Exercise goal ▸ Return every one of the entries below line for line and unchanged, but leave the pictures out.

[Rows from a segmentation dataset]
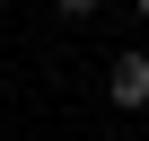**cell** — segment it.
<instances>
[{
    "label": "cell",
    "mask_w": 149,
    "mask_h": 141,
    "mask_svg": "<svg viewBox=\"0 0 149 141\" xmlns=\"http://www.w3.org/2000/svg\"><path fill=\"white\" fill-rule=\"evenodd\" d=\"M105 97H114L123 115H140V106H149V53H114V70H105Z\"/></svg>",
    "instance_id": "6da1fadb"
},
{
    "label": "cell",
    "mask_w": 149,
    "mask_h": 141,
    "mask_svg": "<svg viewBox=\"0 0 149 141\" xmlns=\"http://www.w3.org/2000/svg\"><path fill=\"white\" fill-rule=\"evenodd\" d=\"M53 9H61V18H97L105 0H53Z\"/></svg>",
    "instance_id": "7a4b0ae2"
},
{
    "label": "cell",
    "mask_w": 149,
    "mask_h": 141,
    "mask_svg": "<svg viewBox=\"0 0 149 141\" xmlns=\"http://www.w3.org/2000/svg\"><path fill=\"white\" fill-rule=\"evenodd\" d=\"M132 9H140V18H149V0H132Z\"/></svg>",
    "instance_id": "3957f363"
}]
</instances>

Correct result ▸
**cell** — segment it.
<instances>
[{
    "label": "cell",
    "mask_w": 149,
    "mask_h": 141,
    "mask_svg": "<svg viewBox=\"0 0 149 141\" xmlns=\"http://www.w3.org/2000/svg\"><path fill=\"white\" fill-rule=\"evenodd\" d=\"M105 97H114L123 115H140V106H149V53H114V70H105Z\"/></svg>",
    "instance_id": "6da1fadb"
},
{
    "label": "cell",
    "mask_w": 149,
    "mask_h": 141,
    "mask_svg": "<svg viewBox=\"0 0 149 141\" xmlns=\"http://www.w3.org/2000/svg\"><path fill=\"white\" fill-rule=\"evenodd\" d=\"M53 9H61V18H97L105 0H53Z\"/></svg>",
    "instance_id": "7a4b0ae2"
},
{
    "label": "cell",
    "mask_w": 149,
    "mask_h": 141,
    "mask_svg": "<svg viewBox=\"0 0 149 141\" xmlns=\"http://www.w3.org/2000/svg\"><path fill=\"white\" fill-rule=\"evenodd\" d=\"M132 9H140V18H149V0H132Z\"/></svg>",
    "instance_id": "3957f363"
}]
</instances>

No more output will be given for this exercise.